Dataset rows
## START

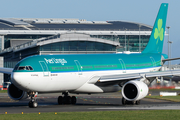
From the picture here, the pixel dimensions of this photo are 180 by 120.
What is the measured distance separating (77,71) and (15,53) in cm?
5478

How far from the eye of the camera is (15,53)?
8400 centimetres

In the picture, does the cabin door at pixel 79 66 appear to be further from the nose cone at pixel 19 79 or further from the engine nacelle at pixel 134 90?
the nose cone at pixel 19 79

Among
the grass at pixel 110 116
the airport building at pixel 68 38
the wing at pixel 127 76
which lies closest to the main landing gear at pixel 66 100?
the wing at pixel 127 76

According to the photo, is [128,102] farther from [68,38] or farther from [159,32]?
[68,38]

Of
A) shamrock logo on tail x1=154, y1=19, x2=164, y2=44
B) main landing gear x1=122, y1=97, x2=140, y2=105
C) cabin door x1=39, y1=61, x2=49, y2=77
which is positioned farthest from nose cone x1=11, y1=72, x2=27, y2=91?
shamrock logo on tail x1=154, y1=19, x2=164, y2=44

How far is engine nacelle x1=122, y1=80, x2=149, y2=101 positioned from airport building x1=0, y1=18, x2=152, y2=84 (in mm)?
38784

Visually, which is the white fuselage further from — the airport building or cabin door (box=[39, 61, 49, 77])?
the airport building

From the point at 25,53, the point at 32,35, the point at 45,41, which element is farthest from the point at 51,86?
the point at 32,35

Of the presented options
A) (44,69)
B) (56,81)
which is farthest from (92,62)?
(44,69)

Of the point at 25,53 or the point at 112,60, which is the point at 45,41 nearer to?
the point at 25,53

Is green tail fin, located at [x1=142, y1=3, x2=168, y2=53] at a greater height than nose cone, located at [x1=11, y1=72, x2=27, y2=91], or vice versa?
green tail fin, located at [x1=142, y1=3, x2=168, y2=53]

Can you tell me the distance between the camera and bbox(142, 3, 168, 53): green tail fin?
4244cm

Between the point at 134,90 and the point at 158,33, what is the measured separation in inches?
531

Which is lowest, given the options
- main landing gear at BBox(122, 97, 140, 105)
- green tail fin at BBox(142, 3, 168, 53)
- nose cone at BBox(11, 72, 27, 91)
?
main landing gear at BBox(122, 97, 140, 105)
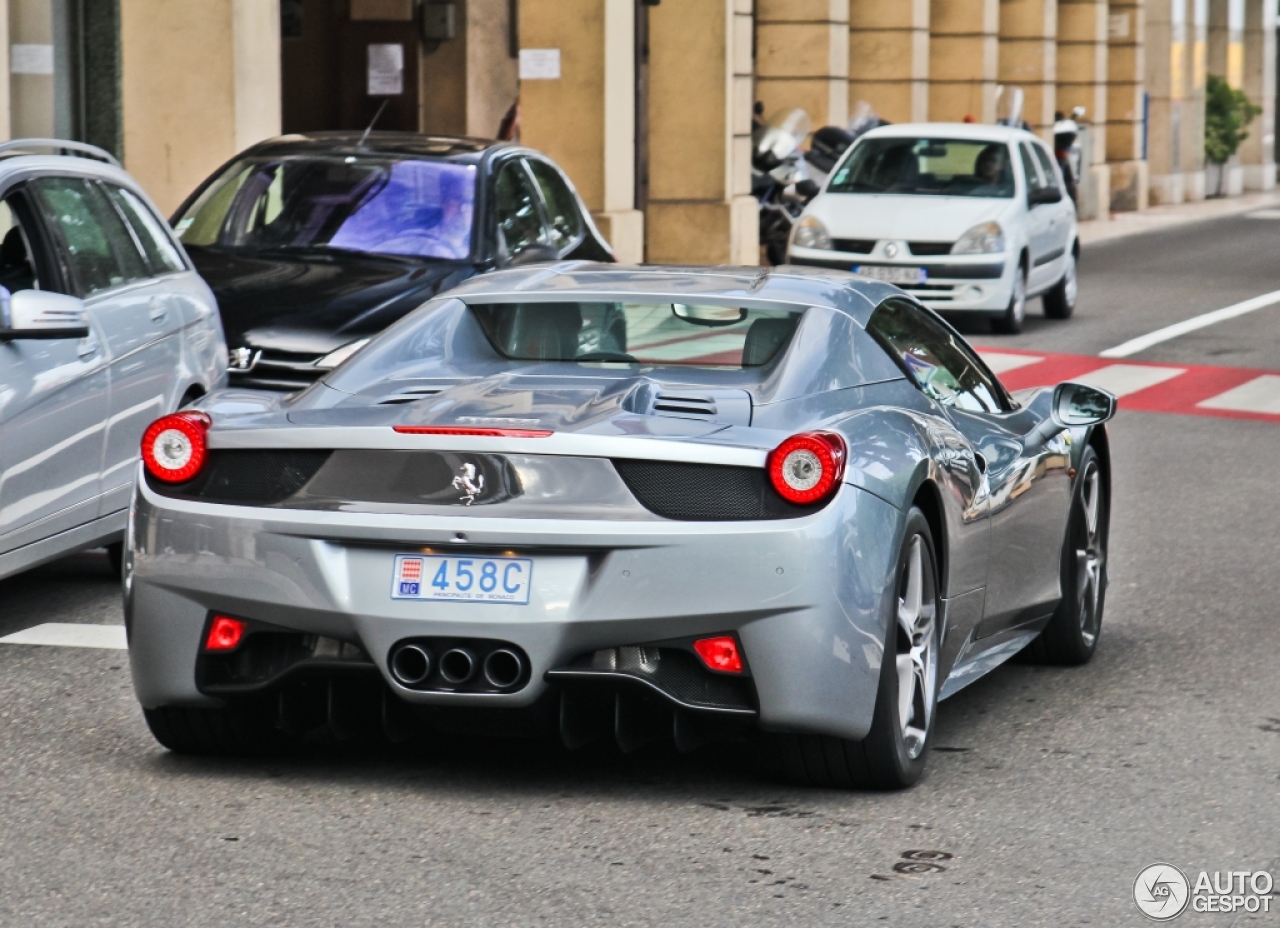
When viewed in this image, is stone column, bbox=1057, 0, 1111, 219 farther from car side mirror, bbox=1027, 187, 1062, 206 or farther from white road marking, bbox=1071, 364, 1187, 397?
white road marking, bbox=1071, 364, 1187, 397

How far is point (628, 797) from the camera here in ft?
18.8

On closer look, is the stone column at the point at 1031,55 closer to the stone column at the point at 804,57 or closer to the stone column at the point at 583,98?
the stone column at the point at 804,57

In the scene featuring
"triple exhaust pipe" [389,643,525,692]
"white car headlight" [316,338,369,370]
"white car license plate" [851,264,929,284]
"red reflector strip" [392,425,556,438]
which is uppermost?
"red reflector strip" [392,425,556,438]

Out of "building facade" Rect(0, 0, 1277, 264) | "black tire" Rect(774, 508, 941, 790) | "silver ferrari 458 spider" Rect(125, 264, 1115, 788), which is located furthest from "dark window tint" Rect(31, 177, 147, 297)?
"building facade" Rect(0, 0, 1277, 264)

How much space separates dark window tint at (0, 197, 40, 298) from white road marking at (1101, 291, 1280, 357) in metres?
12.4

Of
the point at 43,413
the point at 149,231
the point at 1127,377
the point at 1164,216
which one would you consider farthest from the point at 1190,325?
the point at 1164,216

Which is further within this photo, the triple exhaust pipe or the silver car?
the silver car

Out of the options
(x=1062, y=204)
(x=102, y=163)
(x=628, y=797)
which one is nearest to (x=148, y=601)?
(x=628, y=797)

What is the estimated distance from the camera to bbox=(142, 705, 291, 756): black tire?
5.95 meters

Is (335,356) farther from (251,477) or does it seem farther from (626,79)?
(626,79)

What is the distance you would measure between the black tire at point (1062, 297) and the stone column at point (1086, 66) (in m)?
23.0

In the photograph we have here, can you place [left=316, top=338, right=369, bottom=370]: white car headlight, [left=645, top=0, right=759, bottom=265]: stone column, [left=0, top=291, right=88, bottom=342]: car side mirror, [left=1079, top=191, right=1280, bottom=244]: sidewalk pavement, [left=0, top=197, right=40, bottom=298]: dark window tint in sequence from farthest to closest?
[left=1079, top=191, right=1280, bottom=244]: sidewalk pavement < [left=645, top=0, right=759, bottom=265]: stone column < [left=316, top=338, right=369, bottom=370]: white car headlight < [left=0, top=197, right=40, bottom=298]: dark window tint < [left=0, top=291, right=88, bottom=342]: car side mirror

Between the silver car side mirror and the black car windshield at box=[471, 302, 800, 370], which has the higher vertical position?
the black car windshield at box=[471, 302, 800, 370]

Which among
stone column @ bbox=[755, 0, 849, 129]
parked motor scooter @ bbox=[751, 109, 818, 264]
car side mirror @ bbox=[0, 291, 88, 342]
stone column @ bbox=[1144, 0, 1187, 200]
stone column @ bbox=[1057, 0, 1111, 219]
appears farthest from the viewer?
stone column @ bbox=[1144, 0, 1187, 200]
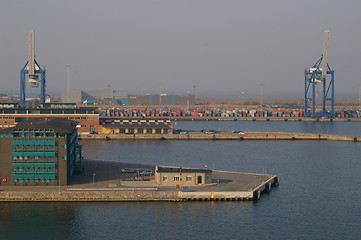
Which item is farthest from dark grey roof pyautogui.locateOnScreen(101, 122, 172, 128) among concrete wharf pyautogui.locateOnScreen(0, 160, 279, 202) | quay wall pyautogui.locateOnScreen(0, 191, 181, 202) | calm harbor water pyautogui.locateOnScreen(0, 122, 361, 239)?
quay wall pyautogui.locateOnScreen(0, 191, 181, 202)

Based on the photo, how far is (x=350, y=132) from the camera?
63.6 m

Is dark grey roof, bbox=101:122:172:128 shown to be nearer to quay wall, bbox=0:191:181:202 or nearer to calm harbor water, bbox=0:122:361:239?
calm harbor water, bbox=0:122:361:239

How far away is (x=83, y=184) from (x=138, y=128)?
28.1 m

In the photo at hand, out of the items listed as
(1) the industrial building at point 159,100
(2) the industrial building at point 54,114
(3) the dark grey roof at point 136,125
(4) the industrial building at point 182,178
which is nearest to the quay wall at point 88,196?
(4) the industrial building at point 182,178

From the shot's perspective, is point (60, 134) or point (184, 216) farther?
point (60, 134)

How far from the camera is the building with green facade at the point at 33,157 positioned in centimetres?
2758

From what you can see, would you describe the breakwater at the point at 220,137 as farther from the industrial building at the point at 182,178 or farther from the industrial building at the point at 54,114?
the industrial building at the point at 182,178

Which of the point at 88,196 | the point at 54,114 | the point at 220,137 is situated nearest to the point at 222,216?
the point at 88,196

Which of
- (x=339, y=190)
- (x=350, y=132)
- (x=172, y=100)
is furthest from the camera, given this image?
(x=172, y=100)

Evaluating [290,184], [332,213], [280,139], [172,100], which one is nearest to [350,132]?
[280,139]

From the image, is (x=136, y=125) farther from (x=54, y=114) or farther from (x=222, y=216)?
(x=222, y=216)

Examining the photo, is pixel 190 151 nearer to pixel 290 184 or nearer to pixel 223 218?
pixel 290 184

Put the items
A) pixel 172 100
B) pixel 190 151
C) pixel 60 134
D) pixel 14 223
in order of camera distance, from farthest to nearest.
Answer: pixel 172 100 → pixel 190 151 → pixel 60 134 → pixel 14 223

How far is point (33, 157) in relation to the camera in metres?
27.6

## END

## Short task
Format all the entries above as a JSON list of strings, one string per line, skipping blank lines and leaving the pictures out.

## The output
[
  "From the picture here, the pixel dimensions of this photo are 180 by 120.",
  "What is the measured distance separating (77,71) and (15,53) in cm?",
  "5478",
  "How far from the eye of the camera is (15,53)?",
  "8400 centimetres",
  "In the picture, does the cabin door at pixel 79 66 appear to be further from the nose cone at pixel 19 79 or further from the engine nacelle at pixel 134 90?",
  "the nose cone at pixel 19 79",
  "Among",
  "the grass at pixel 110 116",
  "the airport building at pixel 68 38",
  "the wing at pixel 127 76",
  "which lies closest to the main landing gear at pixel 66 100?",
  "the wing at pixel 127 76",
  "According to the photo, is [128,102] farther from [68,38] or farther from [159,32]?",
  "[68,38]",
  "Of",
  "A) shamrock logo on tail x1=154, y1=19, x2=164, y2=44",
  "B) main landing gear x1=122, y1=97, x2=140, y2=105",
  "C) cabin door x1=39, y1=61, x2=49, y2=77",
  "which is positioned farthest from nose cone x1=11, y1=72, x2=27, y2=91?",
  "shamrock logo on tail x1=154, y1=19, x2=164, y2=44",
  "How far is engine nacelle x1=122, y1=80, x2=149, y2=101 positioned from airport building x1=0, y1=18, x2=152, y2=84 (in mm)?",
  "38784",
  "Visually, which is the white fuselage further from — the airport building or cabin door (box=[39, 61, 49, 77])?",
  "the airport building",
  "From the point at 25,53, the point at 32,35, the point at 45,41, which element is farthest from the point at 51,86?",
  "the point at 32,35",
  "Of the presented options",
  "A) (44,69)",
  "B) (56,81)",
  "which is farthest from (92,62)?",
  "(44,69)",
  "Of the point at 25,53 or the point at 112,60, which is the point at 45,41 nearer to?",
  "the point at 25,53",
  "Is green tail fin, located at [x1=142, y1=3, x2=168, y2=53] at a greater height than nose cone, located at [x1=11, y1=72, x2=27, y2=91], or vice versa?",
  "green tail fin, located at [x1=142, y1=3, x2=168, y2=53]",
  "Can you tell me the distance between the camera and bbox(142, 3, 168, 53): green tail fin?",
  "4244cm",
  "Between the point at 134,90 and the point at 158,33, what is the measured separation in inches?",
  "531",
  "Which is lowest, given the options",
  "- main landing gear at BBox(122, 97, 140, 105)",
  "- green tail fin at BBox(142, 3, 168, 53)",
  "- nose cone at BBox(11, 72, 27, 91)",
  "?",
  "main landing gear at BBox(122, 97, 140, 105)",
  "When viewed in this image, is stone column, bbox=1057, 0, 1111, 219 farther from car side mirror, bbox=1027, 187, 1062, 206 or farther from white road marking, bbox=1071, 364, 1187, 397?",
  "white road marking, bbox=1071, 364, 1187, 397",
  "How far is point (628, 797) from the camera here in ft?",
  "18.8",
  "On closer look, is the stone column at the point at 1031,55 closer to the stone column at the point at 804,57 or closer to the stone column at the point at 583,98?",
  "the stone column at the point at 804,57",
  "In the scene featuring",
  "\"triple exhaust pipe\" [389,643,525,692]",
  "\"white car headlight\" [316,338,369,370]",
  "\"white car license plate\" [851,264,929,284]",
  "\"red reflector strip\" [392,425,556,438]",
  "which is uppermost?",
  "\"red reflector strip\" [392,425,556,438]",
  "Out of \"building facade\" Rect(0, 0, 1277, 264) | \"black tire\" Rect(774, 508, 941, 790) | \"silver ferrari 458 spider\" Rect(125, 264, 1115, 788), which is located furthest from \"dark window tint\" Rect(31, 177, 147, 297)?",
  "\"building facade\" Rect(0, 0, 1277, 264)",
  "How much space separates dark window tint at (0, 197, 40, 298) from white road marking at (1101, 291, 1280, 357) in metres?",
  "12.4",
  "Of",
  "the point at 43,413",
  "the point at 149,231",
  "the point at 1127,377",
  "the point at 1164,216",
  "which one would you consider farthest from the point at 1190,325?",
  "the point at 1164,216",
  "Which is further within this photo, the triple exhaust pipe or the silver car?",
  "the silver car",
  "Out of the options",
  "(x=1062, y=204)",
  "(x=102, y=163)",
  "(x=628, y=797)",
  "which one is nearest to (x=148, y=601)?",
  "(x=628, y=797)",
  "What is the estimated distance from the camera to bbox=(142, 705, 291, 756): black tire?",
  "5.95 meters",
  "Is (335,356) farther from (251,477) or does it seem farther from (626,79)?",
  "(626,79)",
  "What is the distance you would measure between the black tire at point (1062, 297) and the stone column at point (1086, 66) (in m)?",
  "23.0",
  "In the photograph we have here, can you place [left=316, top=338, right=369, bottom=370]: white car headlight, [left=645, top=0, right=759, bottom=265]: stone column, [left=0, top=291, right=88, bottom=342]: car side mirror, [left=1079, top=191, right=1280, bottom=244]: sidewalk pavement, [left=0, top=197, right=40, bottom=298]: dark window tint in sequence from farthest to closest?",
  "[left=1079, top=191, right=1280, bottom=244]: sidewalk pavement < [left=645, top=0, right=759, bottom=265]: stone column < [left=316, top=338, right=369, bottom=370]: white car headlight < [left=0, top=197, right=40, bottom=298]: dark window tint < [left=0, top=291, right=88, bottom=342]: car side mirror",
  "Between the silver car side mirror and the black car windshield at box=[471, 302, 800, 370], which has the higher vertical position?",
  "the black car windshield at box=[471, 302, 800, 370]",
  "Which among",
  "stone column @ bbox=[755, 0, 849, 129]",
  "parked motor scooter @ bbox=[751, 109, 818, 264]",
  "car side mirror @ bbox=[0, 291, 88, 342]",
  "stone column @ bbox=[1144, 0, 1187, 200]",
  "stone column @ bbox=[1057, 0, 1111, 219]",
  "appears farthest from the viewer?",
  "stone column @ bbox=[1144, 0, 1187, 200]",
  "Which item is farthest from dark grey roof pyautogui.locateOnScreen(101, 122, 172, 128) among concrete wharf pyautogui.locateOnScreen(0, 160, 279, 202) | quay wall pyautogui.locateOnScreen(0, 191, 181, 202) | calm harbor water pyautogui.locateOnScreen(0, 122, 361, 239)?",
  "quay wall pyautogui.locateOnScreen(0, 191, 181, 202)",
  "Based on the photo, how far is (x=350, y=132) from the camera?",
  "63.6 m",
  "Is dark grey roof, bbox=101:122:172:128 shown to be nearer to quay wall, bbox=0:191:181:202 or nearer to calm harbor water, bbox=0:122:361:239?",
  "calm harbor water, bbox=0:122:361:239",
  "How far away is (x=83, y=184) from (x=138, y=128)?",
  "28.1 m",
  "In the photo at hand, out of the items listed as",
  "(1) the industrial building at point 159,100",
  "(2) the industrial building at point 54,114",
  "(3) the dark grey roof at point 136,125",
  "(4) the industrial building at point 182,178",
  "which is nearest to the quay wall at point 88,196?",
  "(4) the industrial building at point 182,178",
  "From the shot's perspective, is point (60, 134) or point (184, 216) farther?",
  "point (60, 134)",
  "How far from the camera is the building with green facade at the point at 33,157 positioned in centimetres?",
  "2758",
  "From what you can see, would you describe the breakwater at the point at 220,137 as farther from the industrial building at the point at 182,178 or farther from the industrial building at the point at 54,114?",
  "the industrial building at the point at 182,178",
  "Which of the point at 88,196 | the point at 54,114 | the point at 220,137 is situated nearest to the point at 222,216?",
  "the point at 88,196",
  "Which of",
  "- (x=339, y=190)",
  "- (x=350, y=132)",
  "- (x=172, y=100)",
  "is furthest from the camera, given this image?",
  "(x=172, y=100)",
  "Evaluating [290,184], [332,213], [280,139], [172,100], which one is nearest to [350,132]?",
  "[280,139]",
  "From the image, is (x=136, y=125) farther from (x=54, y=114) or farther from (x=222, y=216)?",
  "(x=222, y=216)",
  "Examining the photo, is pixel 190 151 nearer to pixel 290 184 or nearer to pixel 223 218?",
  "pixel 290 184",
  "Put the items",
  "A) pixel 172 100",
  "B) pixel 190 151",
  "C) pixel 60 134",
  "D) pixel 14 223",
  "in order of camera distance, from farthest to nearest.",
  "Answer: pixel 172 100 → pixel 190 151 → pixel 60 134 → pixel 14 223",
  "How far is point (33, 157) in relation to the camera in metres?",
  "27.6"
]